Paul Scrivens, 31, who has volunteered at the festival’s actual cider bar, told the press that choosing which ciders to display was becoming increasingly difficult because of the increased number of producers. “Obviously there’s a limited number that we can showcase, but this year we’ve got ciders from around 100 producers ” out of 600.

“We try to make sure that the bar is geographically representative, so we’ve got a couple of Scottish ciders and perrys that aren’t very widely available. We’ve also got cider that’s straw-pressed in Devon.”

Although the Devon cider was said to go well with drinkers, the more exotic flavors available aren’t loved by older drinkers who are more traditional. “It’s all the craft beers bringing in the odd flavors,” said Dave Porritt, 64, from north-west London. “That’s not for me. “It’s a bit too American.”
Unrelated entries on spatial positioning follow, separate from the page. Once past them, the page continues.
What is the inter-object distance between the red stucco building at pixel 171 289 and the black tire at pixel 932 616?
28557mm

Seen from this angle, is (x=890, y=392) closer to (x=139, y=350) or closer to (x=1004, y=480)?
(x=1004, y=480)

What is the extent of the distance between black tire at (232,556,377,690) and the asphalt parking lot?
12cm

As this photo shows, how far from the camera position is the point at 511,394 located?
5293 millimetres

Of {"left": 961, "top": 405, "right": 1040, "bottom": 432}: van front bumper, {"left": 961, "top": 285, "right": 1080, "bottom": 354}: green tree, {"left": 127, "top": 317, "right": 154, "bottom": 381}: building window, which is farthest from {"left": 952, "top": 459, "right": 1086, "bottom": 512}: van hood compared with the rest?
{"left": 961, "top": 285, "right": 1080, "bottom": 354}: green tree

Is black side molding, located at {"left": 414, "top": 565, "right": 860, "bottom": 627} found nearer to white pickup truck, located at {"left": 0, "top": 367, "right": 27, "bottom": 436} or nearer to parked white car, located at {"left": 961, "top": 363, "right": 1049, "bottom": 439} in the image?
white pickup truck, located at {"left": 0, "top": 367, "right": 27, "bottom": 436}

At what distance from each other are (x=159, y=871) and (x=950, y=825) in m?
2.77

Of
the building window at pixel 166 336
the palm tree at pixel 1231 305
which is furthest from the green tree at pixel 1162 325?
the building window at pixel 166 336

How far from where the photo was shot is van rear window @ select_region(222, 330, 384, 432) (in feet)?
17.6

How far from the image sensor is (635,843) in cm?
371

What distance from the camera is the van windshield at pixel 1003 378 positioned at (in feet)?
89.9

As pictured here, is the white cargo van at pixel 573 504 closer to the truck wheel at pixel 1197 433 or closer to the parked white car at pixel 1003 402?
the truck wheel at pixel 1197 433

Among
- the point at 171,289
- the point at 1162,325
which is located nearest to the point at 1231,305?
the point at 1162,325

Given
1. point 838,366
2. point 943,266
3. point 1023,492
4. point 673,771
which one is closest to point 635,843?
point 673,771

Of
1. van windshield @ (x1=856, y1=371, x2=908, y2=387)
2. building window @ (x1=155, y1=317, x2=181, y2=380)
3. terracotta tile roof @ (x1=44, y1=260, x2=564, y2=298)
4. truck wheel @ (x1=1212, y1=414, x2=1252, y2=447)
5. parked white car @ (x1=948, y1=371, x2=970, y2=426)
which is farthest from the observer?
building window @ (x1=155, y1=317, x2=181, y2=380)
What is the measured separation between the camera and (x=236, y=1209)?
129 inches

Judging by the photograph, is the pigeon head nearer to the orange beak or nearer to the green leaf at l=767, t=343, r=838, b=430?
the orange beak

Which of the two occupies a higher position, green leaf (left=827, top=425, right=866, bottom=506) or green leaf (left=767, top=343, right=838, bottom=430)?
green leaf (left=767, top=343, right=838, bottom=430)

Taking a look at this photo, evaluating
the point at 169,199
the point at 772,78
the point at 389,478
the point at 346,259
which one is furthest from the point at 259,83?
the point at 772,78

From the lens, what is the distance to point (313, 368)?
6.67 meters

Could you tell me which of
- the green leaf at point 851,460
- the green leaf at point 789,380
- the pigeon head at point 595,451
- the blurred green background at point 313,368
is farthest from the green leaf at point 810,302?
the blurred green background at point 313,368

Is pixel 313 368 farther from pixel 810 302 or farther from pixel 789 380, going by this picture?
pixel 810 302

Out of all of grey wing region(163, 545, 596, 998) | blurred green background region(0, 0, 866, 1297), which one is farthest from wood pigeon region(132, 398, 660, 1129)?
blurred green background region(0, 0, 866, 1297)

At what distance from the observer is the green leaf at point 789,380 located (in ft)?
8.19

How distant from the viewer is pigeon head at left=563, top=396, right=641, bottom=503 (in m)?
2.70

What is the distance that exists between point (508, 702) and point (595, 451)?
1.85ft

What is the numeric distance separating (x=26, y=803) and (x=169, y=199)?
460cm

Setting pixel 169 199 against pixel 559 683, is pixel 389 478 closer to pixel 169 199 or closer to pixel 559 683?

Craft beer has been a source of contention in the real ale community. The hip, young beer has been growing in recent years of popularity ” March in March, the Office of National Statistics announced that it was added to the goods basket that are used to calculate an inflation rate. However, craft beers shouldn’t be mistaken for real ale as per Bill Fleming, a retired teacher from Falkirk. “Craft beers are pasteurized, whereas a real ale is still fermenting in a barrel ” The end result is a different one. “I stick to real ale; it’s what I’ve always drunk ” There are a lot of real ales to sample before you decide to move on to the next beer type.”

Despite the ferocious debate on craft beers ” and whether Camra should be campaigning for it and real ale,” many believe they have given the traditional ale an extra boost. “Twenty years ago, there was a tiny choice of inferior beers,” said Jack Wheatcroft, 67, from Reading. “Now there’s far more on offer “It’s about having a go.”

The London Borough of Hackney is an example. Now five breweries claimed Clive Prince, 75, from south-east London. “It’s fantastic. “We go to the festival of beer there as well as the one in Battersea,” wherever we can go using our bus passes.”